▶ TEXT EXCERPT
───

Introduction
Headlines claiming no income tax on bank FD have gone viral, promising massive relief for millions of depositors who rely on fixed deposit interest for steady income. While the Union Budget 2025 brought welcome changes to TDS rules on FD interest—raising thresholds significantly—the reality is more nuanced. Interest from bank fixed deposits remains fully taxable under “Income from Other Sources” as per your slab rate. However, the hiked TDS exemption limits mean no tax deduction at source for interest up to Rs 50,000 (non-seniors) or Rs 1 lakh (seniors), benefiting lakhs of small savers and retirees by improving cash flow and reducing compliance hassle. This update clarifies the facts, rules, and who truly gains from these income tax on FD changes.
Key Updates on Income Tax on Bank FD Interest
The Budget 2025 focused on easing TDS burdens rather than eliminating tax on FD interest entirely:
- TDS Threshold Hiked: No TDS if annual FD interest ≤ Rs 50,000 (up from Rs 40,000) for individuals; ≤ Rs 1 lakh (up from Rs 50,000) for senior citizens.
- TDS Rate: 10% if interest exceeds threshold and PAN provided; 20% without PAN.
- Taxability Unchanged: FD interest is added to total income and taxed at slab rates (0-30% plus cess).
- Effective From: April 1, 2025 (FY 2025-26).
These adjustments aim to encourage savings, especially among seniors dependent on interest income, without altering core taxation.
How TDS Works on Fixed Deposit Interest Now
Banks deduct TDS when crediting/paying interest if it crosses limits:
- Non-Seniors: No TDS below Rs 50,000; 10% above.
- Seniors: No TDS below Rs 1 lakh; 10% above.
- Aggregate across all FDs in one bank; separate for each bank.
- Submit Form 15G (non-seniors) or 15H (seniors) if total income below exemption limit to avoid TDS entirely.
Example: Rs 60,000 interest (non-senior) → Rs 6,000 TDS deducted, claim credit/refund in ITR.

───

▶ INFORMATION SHOWN
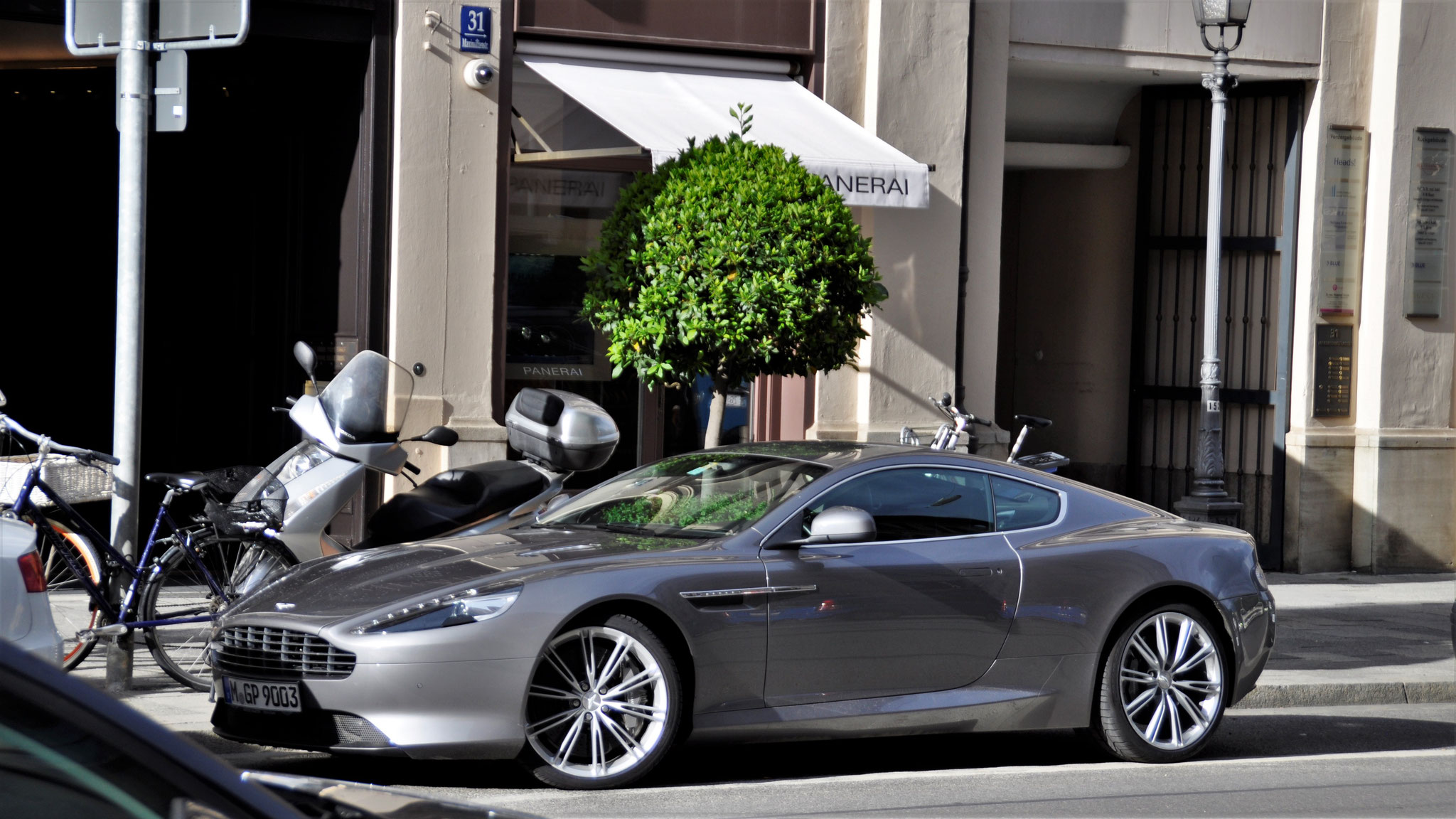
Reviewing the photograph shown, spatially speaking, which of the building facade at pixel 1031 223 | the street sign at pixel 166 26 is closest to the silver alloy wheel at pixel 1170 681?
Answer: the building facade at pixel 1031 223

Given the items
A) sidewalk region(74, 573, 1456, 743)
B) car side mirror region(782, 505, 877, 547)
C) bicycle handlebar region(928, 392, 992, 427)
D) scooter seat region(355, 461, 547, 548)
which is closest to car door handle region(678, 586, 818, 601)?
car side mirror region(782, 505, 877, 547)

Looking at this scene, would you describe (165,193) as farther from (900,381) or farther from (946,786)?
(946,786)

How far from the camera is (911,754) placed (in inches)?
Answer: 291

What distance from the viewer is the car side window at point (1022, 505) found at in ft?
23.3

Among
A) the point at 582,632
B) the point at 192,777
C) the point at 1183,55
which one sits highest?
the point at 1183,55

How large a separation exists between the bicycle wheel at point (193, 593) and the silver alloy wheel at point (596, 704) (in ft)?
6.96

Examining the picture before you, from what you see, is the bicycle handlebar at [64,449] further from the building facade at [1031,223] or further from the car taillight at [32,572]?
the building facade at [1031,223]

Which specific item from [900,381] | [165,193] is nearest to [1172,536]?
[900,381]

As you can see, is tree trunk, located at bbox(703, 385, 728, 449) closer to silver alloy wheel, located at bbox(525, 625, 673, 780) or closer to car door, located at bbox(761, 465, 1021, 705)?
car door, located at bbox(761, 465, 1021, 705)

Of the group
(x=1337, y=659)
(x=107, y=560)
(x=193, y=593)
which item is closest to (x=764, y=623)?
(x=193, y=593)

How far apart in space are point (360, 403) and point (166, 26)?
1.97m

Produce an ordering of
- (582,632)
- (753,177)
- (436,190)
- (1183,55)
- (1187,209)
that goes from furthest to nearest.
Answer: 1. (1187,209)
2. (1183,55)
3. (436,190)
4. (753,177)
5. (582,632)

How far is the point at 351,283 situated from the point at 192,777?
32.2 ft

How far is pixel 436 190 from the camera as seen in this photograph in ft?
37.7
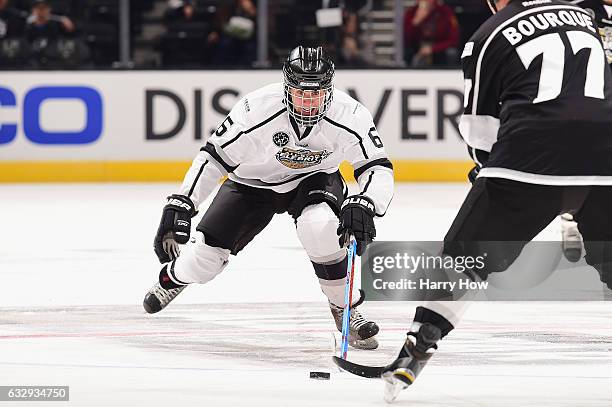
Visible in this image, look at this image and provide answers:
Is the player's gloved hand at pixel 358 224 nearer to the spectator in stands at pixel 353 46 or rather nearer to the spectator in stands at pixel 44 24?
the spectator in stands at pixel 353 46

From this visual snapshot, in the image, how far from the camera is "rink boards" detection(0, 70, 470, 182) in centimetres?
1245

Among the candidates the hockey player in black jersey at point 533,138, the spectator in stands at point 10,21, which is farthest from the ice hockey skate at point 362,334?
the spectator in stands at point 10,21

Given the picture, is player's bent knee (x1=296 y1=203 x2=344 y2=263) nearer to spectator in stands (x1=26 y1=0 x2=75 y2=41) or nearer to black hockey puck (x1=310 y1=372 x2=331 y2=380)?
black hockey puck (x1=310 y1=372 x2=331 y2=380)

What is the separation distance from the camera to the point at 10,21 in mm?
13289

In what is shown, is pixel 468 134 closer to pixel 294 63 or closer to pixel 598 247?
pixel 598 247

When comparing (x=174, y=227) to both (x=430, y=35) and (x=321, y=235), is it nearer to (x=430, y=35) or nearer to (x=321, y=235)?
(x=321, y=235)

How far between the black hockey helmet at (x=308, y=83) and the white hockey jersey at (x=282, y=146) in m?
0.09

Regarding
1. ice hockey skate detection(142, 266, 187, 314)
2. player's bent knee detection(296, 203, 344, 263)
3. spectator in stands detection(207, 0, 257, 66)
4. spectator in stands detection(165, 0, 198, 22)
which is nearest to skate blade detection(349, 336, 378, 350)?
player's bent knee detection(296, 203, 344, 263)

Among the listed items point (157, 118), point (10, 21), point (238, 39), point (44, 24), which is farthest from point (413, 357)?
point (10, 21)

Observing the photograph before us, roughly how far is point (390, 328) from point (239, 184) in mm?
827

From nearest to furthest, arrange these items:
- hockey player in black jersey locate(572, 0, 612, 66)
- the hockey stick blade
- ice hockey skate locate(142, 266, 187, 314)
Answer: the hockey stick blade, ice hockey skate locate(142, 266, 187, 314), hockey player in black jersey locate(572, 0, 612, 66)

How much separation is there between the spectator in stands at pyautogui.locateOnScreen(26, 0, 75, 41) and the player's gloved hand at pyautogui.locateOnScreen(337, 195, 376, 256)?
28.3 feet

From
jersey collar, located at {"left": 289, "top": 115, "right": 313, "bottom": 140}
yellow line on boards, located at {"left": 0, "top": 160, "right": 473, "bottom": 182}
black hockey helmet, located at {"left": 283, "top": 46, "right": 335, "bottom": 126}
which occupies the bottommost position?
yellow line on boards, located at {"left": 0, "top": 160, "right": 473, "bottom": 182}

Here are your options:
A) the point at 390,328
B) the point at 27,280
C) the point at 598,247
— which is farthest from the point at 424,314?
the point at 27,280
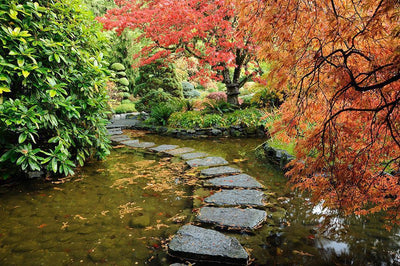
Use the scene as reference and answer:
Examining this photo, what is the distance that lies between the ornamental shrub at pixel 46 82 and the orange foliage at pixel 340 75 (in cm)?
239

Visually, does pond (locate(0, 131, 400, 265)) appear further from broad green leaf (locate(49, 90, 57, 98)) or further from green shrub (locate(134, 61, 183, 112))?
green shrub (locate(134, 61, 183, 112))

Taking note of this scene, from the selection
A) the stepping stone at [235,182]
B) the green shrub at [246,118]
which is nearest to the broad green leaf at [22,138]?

───

▶ DIRECTIONS
**A.** Do these statements agree with the article on tax on bank FD interest? Answer yes or no for each, and quote the words from the article that settle it. (i) After Budget 2025, interest from bank fixed deposits is no longer taxed. (ii) For senior citizens, the no-TDS limit rose from Rs 50,000 to Rs 1 lakh. (iii) Someone who gives no PAN has TDS taken at 10%.
**B.** Put this sentence from the article on tax on bank FD interest into Spanish: "These adjustments aim to encourage savings, especially among seniors dependent on interest income, without altering core taxation."
**C.** Go on with the article on tax on bank FD interest from the point where it ends.

▶ RESPONSES PER TASK
**A.**
(i) No: "Interest from bank fixed deposits remains fully taxable under “Income from Other Sources” as per your slab rate."
(ii) Yes: "≤ Rs 1 lakh (up from Rs 50,000) for senior citizens."
(iii) No: "10% if interest exceeds threshold and PAN provided; 20% without PAN."

**B.** Estos ajustes buscan fomentar el ahorro, sobre todo entre las personas mayores que dependen de los ingresos por intereses, sin modificar la tributación básica.

**C.**
Who Benefits Most from These Changes
- Senior Citizens: Doubled threshold to Rs 1 lakh means many retirees face zero TDS, retaining full interest monthly/quarterly.
- Small Investors: Those earning modest interest (e.g., on Rs 10-15 lakh deposits at 7%) avoid automatic deductions.
- Low-Income Groups: If total income (including FD interest) below basic exemption (Rs 4 lakh new regime), get TDS refund via ITR.
- Lakhs of middle-class savers gain better liquidity, though high earners still pay slab-rate tax.
Ways to Minimize Tax on FD Interest
- Spread deposits across banks to stay under per-bank thresholds.
- Opt for tax-saving FDs (5-year lock-in) for Section 80C deduction up to Rs 1.5 lakh (principal only).
- Seniors claim extra Rs 50,000 deduction under Section 80TTB (old regime).
- Choose cumulative FDs if in lower slab later.
Conclusion
The claim of “no income tax on bank FD” is misleading—interest remains taxable per slab—but the 2025 TDS threshold hikes deliver real relief, ensuring no upfront deduction for interest up to Rs 50,000/Rs 1 lakh. This benefits lakhs of people, particularly seniors and conservative savers, by boosting take-home interest and simplifying finances. Review your FDs, update PAN/Form 15G-H, and file ITR accurately to maximize gains. Consult a tax advisor for personalized planning in this evolving landscape.
FAQs:
Is there really no income tax on bank FD interest now?
No, FD interest is still taxable at your slab rate. The change is higher TDS thresholds—no deduction if interest ≤ Rs 50,000 (non-seniors) or ≤ Rs 1 lakh (seniors).
How much FD interest is TDS-free in FY 2025-26?
Up to Rs 50,000 for regular citizens and Rs 1 lakh for senior citizens per financial year—no TDS deducted by banks below these limits.
Can I avoid TDS even if interest exceeds the limit?
Yes, submit Form 15G (non-seniors) or 15H (seniors) if your total income is below the taxable limit; banks won’t deduct TDS then.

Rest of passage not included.